Liputan6.com, Jakarta Sejumlah pihak ada yang tidak sepakat dengan pemberhentian mantan Menteri Kesehatan Terawan Agus Putranto dari keanggotaan Ikatan Dokter Indonesia (IDI). Mereka menilai pemberhentian itu akan membahayakan dunia kedokteran, bisa berimbas dokter menjadi takut untuk berinovasi.
Juru Bicara Pengurus Besar Ikatan Dokter Indonesia (IDI) untuk Sosialisasi Hasil Muktamar ke-31 sekaligus Ketua Bidang Hukum dan Pembelaan Anggota (BHP2A) IDI, Beni Satria memberikan tanggapan. Masyarakat perlu memahami, inovasi kedokteran bukan didasarkan pada testimoni, melainkan bukti ilmiah atau evidence based.
Advertisement
Baca Juga
Metode Digital Subtraction Angiography (DSA) atau cuci otak yang Terawan lakukan, hingga saat ini belum terbukti secara ilmiah. IDI terus berupaya melakukan pertemuan dengan Terawan terkait penjelasan lebih rinci metode cuci otak, yang akhirnya tidak direspons baik oleh Terawan.
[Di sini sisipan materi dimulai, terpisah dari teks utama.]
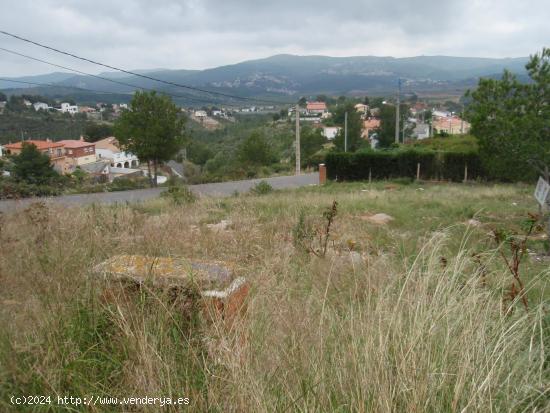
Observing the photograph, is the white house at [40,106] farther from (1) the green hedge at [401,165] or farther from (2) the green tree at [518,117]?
(2) the green tree at [518,117]

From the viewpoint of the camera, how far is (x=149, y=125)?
28906mm

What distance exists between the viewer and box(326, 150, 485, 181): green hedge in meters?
25.2

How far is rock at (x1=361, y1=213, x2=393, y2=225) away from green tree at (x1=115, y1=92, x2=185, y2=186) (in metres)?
22.9

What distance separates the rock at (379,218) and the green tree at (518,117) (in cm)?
563

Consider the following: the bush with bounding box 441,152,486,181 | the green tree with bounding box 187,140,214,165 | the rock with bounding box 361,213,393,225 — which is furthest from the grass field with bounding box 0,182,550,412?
the green tree with bounding box 187,140,214,165

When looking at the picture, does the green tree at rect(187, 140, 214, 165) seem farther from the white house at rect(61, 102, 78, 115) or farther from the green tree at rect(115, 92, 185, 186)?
the white house at rect(61, 102, 78, 115)

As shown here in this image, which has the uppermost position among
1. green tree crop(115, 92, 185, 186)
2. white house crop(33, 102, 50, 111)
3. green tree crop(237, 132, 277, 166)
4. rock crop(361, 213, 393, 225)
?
white house crop(33, 102, 50, 111)

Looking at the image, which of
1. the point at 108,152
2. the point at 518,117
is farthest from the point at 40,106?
the point at 518,117

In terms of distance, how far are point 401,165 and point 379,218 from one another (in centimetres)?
1844

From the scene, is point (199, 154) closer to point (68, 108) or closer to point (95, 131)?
point (95, 131)

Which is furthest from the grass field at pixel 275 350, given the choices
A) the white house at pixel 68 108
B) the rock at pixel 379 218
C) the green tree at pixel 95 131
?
the white house at pixel 68 108

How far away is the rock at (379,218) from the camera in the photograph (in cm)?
805

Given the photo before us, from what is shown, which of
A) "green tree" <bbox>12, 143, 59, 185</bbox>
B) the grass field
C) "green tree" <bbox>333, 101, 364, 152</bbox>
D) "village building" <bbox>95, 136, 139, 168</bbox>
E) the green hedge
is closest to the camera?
the grass field

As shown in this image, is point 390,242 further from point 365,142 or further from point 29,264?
point 365,142
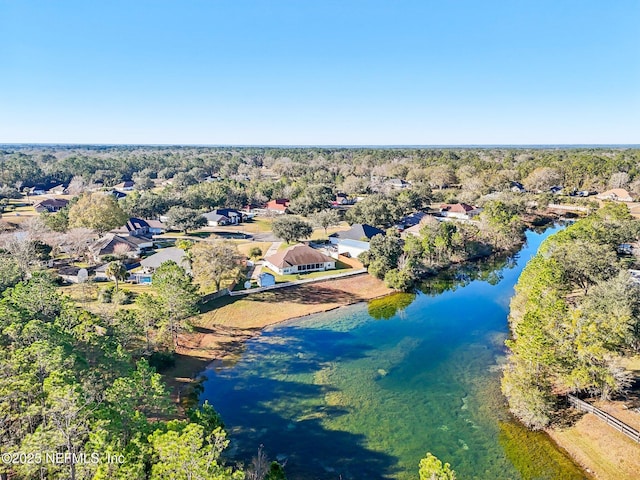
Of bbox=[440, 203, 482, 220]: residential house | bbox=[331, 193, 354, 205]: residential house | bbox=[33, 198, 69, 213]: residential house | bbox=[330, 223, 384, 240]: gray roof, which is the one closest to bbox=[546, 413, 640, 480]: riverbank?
bbox=[330, 223, 384, 240]: gray roof

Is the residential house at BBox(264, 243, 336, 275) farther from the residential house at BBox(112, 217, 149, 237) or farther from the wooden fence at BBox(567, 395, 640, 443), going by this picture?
the wooden fence at BBox(567, 395, 640, 443)

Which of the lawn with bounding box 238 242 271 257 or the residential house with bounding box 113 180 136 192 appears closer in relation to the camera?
the lawn with bounding box 238 242 271 257

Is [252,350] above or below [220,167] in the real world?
below

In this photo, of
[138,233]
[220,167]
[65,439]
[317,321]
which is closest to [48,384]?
[65,439]

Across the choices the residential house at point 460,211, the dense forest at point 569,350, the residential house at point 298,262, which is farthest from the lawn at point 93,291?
the residential house at point 460,211

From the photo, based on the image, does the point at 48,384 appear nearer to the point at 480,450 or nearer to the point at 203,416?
the point at 203,416
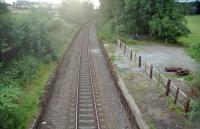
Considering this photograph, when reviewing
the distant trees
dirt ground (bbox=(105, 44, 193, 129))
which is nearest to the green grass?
dirt ground (bbox=(105, 44, 193, 129))

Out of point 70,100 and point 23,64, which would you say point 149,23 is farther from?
point 70,100

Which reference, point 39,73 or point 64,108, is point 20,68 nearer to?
point 39,73

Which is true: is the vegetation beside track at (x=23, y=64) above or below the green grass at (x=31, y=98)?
above

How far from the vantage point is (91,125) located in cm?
1798

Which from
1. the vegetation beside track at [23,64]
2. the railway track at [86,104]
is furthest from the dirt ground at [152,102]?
the vegetation beside track at [23,64]

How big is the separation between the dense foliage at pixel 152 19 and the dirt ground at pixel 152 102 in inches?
791

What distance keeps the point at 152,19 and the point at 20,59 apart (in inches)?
1044

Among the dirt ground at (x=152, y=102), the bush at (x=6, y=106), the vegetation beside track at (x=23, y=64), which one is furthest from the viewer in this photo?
the dirt ground at (x=152, y=102)

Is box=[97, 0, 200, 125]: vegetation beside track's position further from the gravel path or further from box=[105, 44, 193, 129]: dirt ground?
box=[105, 44, 193, 129]: dirt ground

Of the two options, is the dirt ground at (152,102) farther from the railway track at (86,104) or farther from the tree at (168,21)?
the tree at (168,21)

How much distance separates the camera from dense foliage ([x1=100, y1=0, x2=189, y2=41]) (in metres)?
49.3

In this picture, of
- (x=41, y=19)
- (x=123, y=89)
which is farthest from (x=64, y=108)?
(x=41, y=19)

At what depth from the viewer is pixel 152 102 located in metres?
21.2

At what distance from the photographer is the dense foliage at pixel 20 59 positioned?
16322 mm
Hal ini berujung dengan ketetapan pemberhentian dari keanggotaan IDI.
"Mohon dipahami bahwa inovasi-inovasi dokter itu jangan berdasarkan testimoni, tetapi berdasarkan kaidah ilmiah. Karena kalau kita berdasarkan testimoni, yang dirugikan masyarakat," terang Beni menjawab pertanyaan Health Liputan6.com saat sesi Group Interview Perihal Sosialisasi Hasil Muktamar IDI ke-31 pada Jumat, 1 April 2022.
"Yang dirugikan jelas bukan dokter, bukan Ikatan Dokter Indonesia juga, tetapi masyarakat."
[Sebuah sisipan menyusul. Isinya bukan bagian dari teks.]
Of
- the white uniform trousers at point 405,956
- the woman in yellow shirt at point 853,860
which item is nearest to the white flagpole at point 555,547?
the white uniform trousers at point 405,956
Pada prinsipnya, IDI terbuka dengan berbagai inovasi-inovasi anggotanya. Kunci utama adalah inovasi harus berdasarkan bukti ilmiah dan dipublikasikan di jurnal ilmiah yang tersertifikasi.
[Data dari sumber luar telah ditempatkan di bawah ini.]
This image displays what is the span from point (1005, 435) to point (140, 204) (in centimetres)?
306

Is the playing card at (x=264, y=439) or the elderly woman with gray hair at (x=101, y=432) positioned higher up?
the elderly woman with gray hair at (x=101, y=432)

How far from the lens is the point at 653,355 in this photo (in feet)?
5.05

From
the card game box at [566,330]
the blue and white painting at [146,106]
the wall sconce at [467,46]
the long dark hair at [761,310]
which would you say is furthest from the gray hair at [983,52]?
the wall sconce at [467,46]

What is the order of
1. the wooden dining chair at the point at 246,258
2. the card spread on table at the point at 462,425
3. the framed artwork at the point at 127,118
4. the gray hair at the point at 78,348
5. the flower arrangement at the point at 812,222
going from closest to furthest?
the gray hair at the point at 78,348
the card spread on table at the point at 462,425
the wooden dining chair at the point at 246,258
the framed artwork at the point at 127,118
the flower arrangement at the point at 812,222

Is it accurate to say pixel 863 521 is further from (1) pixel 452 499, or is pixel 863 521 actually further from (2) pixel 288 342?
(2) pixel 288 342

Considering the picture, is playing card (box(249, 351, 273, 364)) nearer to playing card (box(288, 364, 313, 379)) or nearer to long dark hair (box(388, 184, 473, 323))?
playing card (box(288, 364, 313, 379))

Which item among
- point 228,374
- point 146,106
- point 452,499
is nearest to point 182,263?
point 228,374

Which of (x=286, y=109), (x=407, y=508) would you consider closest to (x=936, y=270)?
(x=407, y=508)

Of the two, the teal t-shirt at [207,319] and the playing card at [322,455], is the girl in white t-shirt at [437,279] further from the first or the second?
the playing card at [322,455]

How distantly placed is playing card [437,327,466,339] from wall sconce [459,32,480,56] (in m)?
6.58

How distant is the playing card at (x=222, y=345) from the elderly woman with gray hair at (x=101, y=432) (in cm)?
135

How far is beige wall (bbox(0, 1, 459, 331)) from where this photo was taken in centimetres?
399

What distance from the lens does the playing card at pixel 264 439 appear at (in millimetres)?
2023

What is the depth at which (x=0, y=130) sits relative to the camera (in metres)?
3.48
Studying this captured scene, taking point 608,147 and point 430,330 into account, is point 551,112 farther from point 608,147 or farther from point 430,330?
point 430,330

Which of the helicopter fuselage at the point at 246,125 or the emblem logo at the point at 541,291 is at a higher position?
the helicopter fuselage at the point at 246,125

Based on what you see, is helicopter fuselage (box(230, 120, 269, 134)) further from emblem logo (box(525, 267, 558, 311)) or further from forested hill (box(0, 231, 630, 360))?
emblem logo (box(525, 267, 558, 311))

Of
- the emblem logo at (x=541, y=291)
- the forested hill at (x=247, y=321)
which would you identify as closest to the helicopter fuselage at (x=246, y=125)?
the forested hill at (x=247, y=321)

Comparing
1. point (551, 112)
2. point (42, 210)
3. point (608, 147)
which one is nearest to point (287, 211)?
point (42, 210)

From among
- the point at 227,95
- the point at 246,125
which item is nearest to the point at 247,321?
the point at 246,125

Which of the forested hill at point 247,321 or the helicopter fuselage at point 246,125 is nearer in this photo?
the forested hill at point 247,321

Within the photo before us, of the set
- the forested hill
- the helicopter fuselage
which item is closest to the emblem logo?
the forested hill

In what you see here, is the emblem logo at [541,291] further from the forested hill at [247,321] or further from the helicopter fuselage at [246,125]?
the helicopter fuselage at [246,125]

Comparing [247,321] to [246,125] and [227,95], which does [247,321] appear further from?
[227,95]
"Silakan dipaparkan, ilmu kedokteran itu berkembang. (Ilmu) yang hari ini dilarang, besok bisa disetujui atau yang hari ini disetujui, lusa bisa ditolak. Tentu ini harus di dalam ruang kaidah-kaidah ilmiah," imbuh Beni.
Masyarakat Harus Dilayani Dokter yang Beretika
Terkait inovasi kedokteran, Beni Satria melanjutkan, di dalam organisasi PB IDI juga memiliki beberapa organ di dalamnya. Sebut saja, Majelis Etik Kedokteran dan Majelis Pengembangan Profesi Kedokteran.
"Silakan (inovasi) dipaparkan karena itu ruang yang diberikan dan lembaga otonom. Buat yang majelis etik itu khusus melakukan pembinaan etik kedokteran. Jadi, dokter-dokter yang dianggap tidak beretika atau melanggar etika akan disidangkan di mahkamah etik," lanjutnya.
Perihal etik, Beni menekankan, tidak melihat siapa orangnya (person), melainkan persoalan bagaimana perilakunya. Berkaitan dengan pemberhentian Terawan yang dianggap membahayakan dunia kedokteran, IDI melihatnya berbahaya terhadap keselamatan nyawa orang lain.
"Ini yang kita berfokus terhadap keselamatan pasien. Kami fokusnya kepada pembinaan etik agar masyarakat Indonesia itu dilayani oleh dokter-dokter baik, oleh dokter-dokter yang beretika, bukan dilayani oleh dokter-dokter yang tidak mematuhi kode etik," tegasnya.
"Karena kode etik adalah penentuan keluhuran profesi ini. Kita menginginkan agar masyarakat betul-betul dilayani oleh dokter-dokter yang memiliki etika. Kalau dokter-dokter memiliki etika, tentu dia akan santun di dalam melayani."